YOUR GOAL: Repeat the records word for word, from the line containing "How far from the viewpoint" through the last line of the records, including both of those lines.

RECORDS PROVIDED:

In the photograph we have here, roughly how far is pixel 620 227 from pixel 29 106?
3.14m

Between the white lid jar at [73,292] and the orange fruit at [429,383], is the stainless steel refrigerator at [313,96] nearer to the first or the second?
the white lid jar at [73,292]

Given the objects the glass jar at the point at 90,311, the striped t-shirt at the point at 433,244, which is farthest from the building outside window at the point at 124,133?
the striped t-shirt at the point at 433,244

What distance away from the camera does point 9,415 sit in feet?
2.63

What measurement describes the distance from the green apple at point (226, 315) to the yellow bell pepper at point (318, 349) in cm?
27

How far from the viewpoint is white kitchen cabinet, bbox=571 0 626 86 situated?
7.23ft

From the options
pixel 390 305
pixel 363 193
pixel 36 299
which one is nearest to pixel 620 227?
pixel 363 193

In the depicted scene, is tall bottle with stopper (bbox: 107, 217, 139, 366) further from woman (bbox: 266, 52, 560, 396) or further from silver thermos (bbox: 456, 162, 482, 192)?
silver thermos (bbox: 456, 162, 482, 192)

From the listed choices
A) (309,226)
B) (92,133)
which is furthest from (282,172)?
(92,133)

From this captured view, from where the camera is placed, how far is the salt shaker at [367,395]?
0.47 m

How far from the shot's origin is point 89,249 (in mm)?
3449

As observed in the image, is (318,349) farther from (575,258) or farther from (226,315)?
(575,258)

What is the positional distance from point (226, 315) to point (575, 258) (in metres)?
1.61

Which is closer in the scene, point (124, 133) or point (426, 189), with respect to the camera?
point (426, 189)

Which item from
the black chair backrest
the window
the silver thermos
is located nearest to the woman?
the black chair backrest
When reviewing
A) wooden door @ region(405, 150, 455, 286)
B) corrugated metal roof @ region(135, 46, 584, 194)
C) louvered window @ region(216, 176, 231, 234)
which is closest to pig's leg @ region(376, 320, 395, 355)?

SOLUTION FOR THIS TASK:
How far from the viewpoint is white kitchen cabinet, bbox=571 0 626 86 situated?
7.23ft

From the options
pixel 390 305
pixel 363 193
pixel 36 299
which one is nearest to pixel 620 227?
pixel 363 193

In the depicted scene, is tall bottle with stopper (bbox: 107, 217, 139, 366) further from woman (bbox: 266, 52, 560, 396) or further from silver thermos (bbox: 456, 162, 482, 192)?
silver thermos (bbox: 456, 162, 482, 192)

From the listed choices
A) (309,226)
B) (92,133)
which is furthest from (282,172)?
(92,133)

From this captured view, from where the camera is placed, how far is the salt shaker at [367,395]?
0.47 m

How far from the shot's origin is point 89,249 (in mm)?
3449

As observed in the image, is (318,349) farther from (575,258) or farther from (226,315)?
(575,258)

What is the positional distance from point (226, 315) to point (575, 258) (in metres)?
1.61

Which is closer in the scene, point (124, 133) or point (426, 189), with respect to the camera?
point (426, 189)

Which item from
the black chair backrest
the window
the silver thermos
is located nearest to the woman?
the black chair backrest
When reviewing
A) wooden door @ region(405, 150, 455, 286)
B) corrugated metal roof @ region(135, 46, 584, 194)
C) louvered window @ region(216, 176, 231, 234)
which is closest to pig's leg @ region(376, 320, 395, 355)?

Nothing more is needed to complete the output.